**Supplied text**
11.Do you believe the closeness the girls experienced in childhood was in part a result of growing up in a small town like Ames, Iowa? Would they have been as tight a group of friends if they came of age in a big city, like New York or Chicago or Los Angeles? How much of a factor was Ames in the women’s relationships?


12.Do you have a collection of friends similar to the Ames girls? Who is in your circle? What does this group and its bonds mean to you? From the Publisher:

1.Zaslow was deeply conscious of the fact that he was a man trying to tell a story about women. He writes, “I admit that I sometimes asked the Ames girls questions that were silly, obvious, or naïve… And yet I also think that being a man gave me a wider canvas…. I made no assumptions. I asked. I rephrased. I tried to comprehend” (p. xv). How well do you think he succeeded? Do you agree that a woman writing about the Ames girls might have been distracted by her own beliefs and experiences? Or might she have considered aspects of their story that Zaslow missed?
2.Did the story of a particular Ames girl resonate more with you than the others? If so, which one and why?
3.After her high school graduation, Jenny’s insurance executive father predicted, “in fifteen years, one of you girls will be estranged from the group. Two of you will be divorced. One of you will still be single. One of you may be dead. You have to expect that. Because that’s just how life works” (p. 22). In some ways he was amazingly prescient, but he was way off in terms of how close the girls would remain. How might his predictions have been worded if they had been made by one of the girls’ mothers instead?
4.Despite the religious beliefs of some of the other Ames girls, Kelly “does not hide the fact that she had an abortion when she was twenty years old” (p. 86). Has an issue like abortion ever threatened one of your friendships? In retrospect, are you satisfied with the way in which you and your friend(s) resolved the issue?
5.Zaslow talks about how Ames, with its Big Sister/ Little Sister program, “was actually a town that, early on, formally recognized the value of friendship, especially among girls” (p. 106). Discuss how fostering female friendships ultimately benefits a community.
6.After being singled out for criticism by the other Ames girls in high school, Sally told her mother what had happened. She supported and advised Sally, but did not try to interfere. Sally remembers, “this was a great lesson in parenting for me. It is not our job, as parents, to go to coaches, teachers and other parents and try to make everything run smoothly for our kids…. Our job is to help our kids function in the [imperfect] world” (p. 122). Do you agree with her assessment? Overall, have parenting styles changed for the better or worse over the past few decades?
7.Zaslow writes, “researchers worry about this current generation of girls…. A 2008 study titled ‘A National Report on the State of Self-Esteem’ labeled girls’ low self-esteem ‘a national crisis’” (p. 116). What are some steps that parents and communities should take to stem this crisis?
8.“Few of [the Ames girls’] husbands have long-standing groups of close friends, with decades of history together, whom they confide in and turn to week after week” (p. 101). Yet, just about every year they take over care of their houses and children so the girls can attend a reunion. Do most men appreciate women’s friendships even if they don’t enjoy those kinds of bonds themselves?
9.“Bottom line: Women talk. Men do things together” (p. 102). How does this statement bear out in your own experience? Do you have any close friends of the opposite sex? In what ways, if any, are those friendships different than those with people of the same sex?

**Listing**
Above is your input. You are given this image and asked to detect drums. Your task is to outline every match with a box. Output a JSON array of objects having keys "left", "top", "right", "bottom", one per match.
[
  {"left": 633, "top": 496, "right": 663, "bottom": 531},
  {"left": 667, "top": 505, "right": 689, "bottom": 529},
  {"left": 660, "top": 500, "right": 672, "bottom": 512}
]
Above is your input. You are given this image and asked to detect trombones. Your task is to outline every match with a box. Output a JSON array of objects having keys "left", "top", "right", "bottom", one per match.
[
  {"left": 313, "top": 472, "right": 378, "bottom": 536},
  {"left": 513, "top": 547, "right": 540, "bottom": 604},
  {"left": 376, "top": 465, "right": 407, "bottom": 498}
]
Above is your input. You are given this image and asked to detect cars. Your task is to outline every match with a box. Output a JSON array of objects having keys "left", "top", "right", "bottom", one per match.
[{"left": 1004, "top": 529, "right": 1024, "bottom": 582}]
==
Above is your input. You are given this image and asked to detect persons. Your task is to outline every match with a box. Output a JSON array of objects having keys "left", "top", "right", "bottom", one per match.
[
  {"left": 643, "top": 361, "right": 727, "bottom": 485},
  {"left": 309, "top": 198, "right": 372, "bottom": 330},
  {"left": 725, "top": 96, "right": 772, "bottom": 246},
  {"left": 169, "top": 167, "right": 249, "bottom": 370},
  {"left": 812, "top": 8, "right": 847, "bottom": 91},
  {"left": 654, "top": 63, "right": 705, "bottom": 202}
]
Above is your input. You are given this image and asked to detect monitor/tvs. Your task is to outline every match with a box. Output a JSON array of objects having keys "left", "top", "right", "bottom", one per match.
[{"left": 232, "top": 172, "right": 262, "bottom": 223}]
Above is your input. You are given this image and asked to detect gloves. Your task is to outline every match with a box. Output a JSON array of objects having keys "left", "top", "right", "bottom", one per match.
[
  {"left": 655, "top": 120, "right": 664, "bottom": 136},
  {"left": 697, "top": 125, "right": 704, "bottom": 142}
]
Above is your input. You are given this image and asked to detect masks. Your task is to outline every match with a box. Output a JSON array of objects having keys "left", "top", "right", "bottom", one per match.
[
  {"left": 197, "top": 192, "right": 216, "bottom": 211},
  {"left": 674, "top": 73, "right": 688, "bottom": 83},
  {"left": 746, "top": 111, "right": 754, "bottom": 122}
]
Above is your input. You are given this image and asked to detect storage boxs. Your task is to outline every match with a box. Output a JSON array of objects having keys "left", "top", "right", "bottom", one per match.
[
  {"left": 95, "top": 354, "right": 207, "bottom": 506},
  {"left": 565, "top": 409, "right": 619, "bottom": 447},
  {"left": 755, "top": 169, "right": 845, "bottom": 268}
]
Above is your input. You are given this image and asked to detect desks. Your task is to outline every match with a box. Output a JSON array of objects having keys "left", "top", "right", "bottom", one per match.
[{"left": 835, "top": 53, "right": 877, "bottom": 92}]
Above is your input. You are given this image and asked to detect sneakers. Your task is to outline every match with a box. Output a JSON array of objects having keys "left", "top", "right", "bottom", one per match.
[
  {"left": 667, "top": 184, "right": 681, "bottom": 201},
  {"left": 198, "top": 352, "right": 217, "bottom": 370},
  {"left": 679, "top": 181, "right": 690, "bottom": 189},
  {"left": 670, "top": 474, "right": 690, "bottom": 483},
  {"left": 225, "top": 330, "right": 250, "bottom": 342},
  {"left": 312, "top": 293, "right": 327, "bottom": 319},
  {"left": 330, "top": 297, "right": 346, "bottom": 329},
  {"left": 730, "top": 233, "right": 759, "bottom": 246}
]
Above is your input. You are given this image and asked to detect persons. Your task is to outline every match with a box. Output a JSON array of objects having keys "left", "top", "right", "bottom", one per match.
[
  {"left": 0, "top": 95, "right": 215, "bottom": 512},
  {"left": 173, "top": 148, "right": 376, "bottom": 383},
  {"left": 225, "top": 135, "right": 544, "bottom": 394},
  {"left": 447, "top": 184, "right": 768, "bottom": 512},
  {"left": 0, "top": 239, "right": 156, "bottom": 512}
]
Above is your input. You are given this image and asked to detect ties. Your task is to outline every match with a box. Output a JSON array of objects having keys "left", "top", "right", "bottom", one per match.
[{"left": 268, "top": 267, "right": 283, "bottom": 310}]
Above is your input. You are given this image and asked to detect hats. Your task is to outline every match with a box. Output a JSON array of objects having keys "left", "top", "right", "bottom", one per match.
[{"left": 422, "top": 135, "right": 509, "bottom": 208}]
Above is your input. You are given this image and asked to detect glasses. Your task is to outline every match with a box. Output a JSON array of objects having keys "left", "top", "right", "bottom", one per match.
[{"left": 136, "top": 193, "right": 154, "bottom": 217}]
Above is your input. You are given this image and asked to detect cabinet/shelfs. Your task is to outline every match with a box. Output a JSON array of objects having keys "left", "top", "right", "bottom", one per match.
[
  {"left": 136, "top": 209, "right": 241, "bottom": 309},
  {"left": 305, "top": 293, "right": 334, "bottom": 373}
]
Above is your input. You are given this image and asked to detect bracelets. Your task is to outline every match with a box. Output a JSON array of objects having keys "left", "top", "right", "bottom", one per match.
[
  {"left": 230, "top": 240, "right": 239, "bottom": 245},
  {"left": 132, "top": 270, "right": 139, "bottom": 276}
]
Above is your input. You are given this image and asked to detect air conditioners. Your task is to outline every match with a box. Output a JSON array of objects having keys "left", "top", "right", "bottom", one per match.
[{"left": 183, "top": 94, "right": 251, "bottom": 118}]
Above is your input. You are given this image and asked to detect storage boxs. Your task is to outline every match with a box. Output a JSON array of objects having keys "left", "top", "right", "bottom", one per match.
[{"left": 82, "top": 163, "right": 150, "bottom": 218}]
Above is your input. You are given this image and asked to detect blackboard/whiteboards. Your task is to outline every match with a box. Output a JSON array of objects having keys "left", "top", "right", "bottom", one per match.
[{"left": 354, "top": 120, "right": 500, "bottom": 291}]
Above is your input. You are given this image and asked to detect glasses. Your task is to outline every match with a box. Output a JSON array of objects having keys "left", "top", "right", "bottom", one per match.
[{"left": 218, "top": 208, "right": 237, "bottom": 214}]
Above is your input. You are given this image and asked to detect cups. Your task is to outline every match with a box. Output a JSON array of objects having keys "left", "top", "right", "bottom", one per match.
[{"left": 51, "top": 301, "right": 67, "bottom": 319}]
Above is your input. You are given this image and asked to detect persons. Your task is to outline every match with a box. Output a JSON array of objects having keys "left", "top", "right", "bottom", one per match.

**Your task**
Answer from the discussion guide:
(a) What job did Jenny's father hold?
(b) At what age did Kelly have an abortion?
(c) What was the title of the 2008 study that called girls' low self-esteem "a national crisis"?
The items are not needed.

**Response**
(a) Insurance executive
(b) Twenty
(c) "A National Report on the State of Self-Esteem"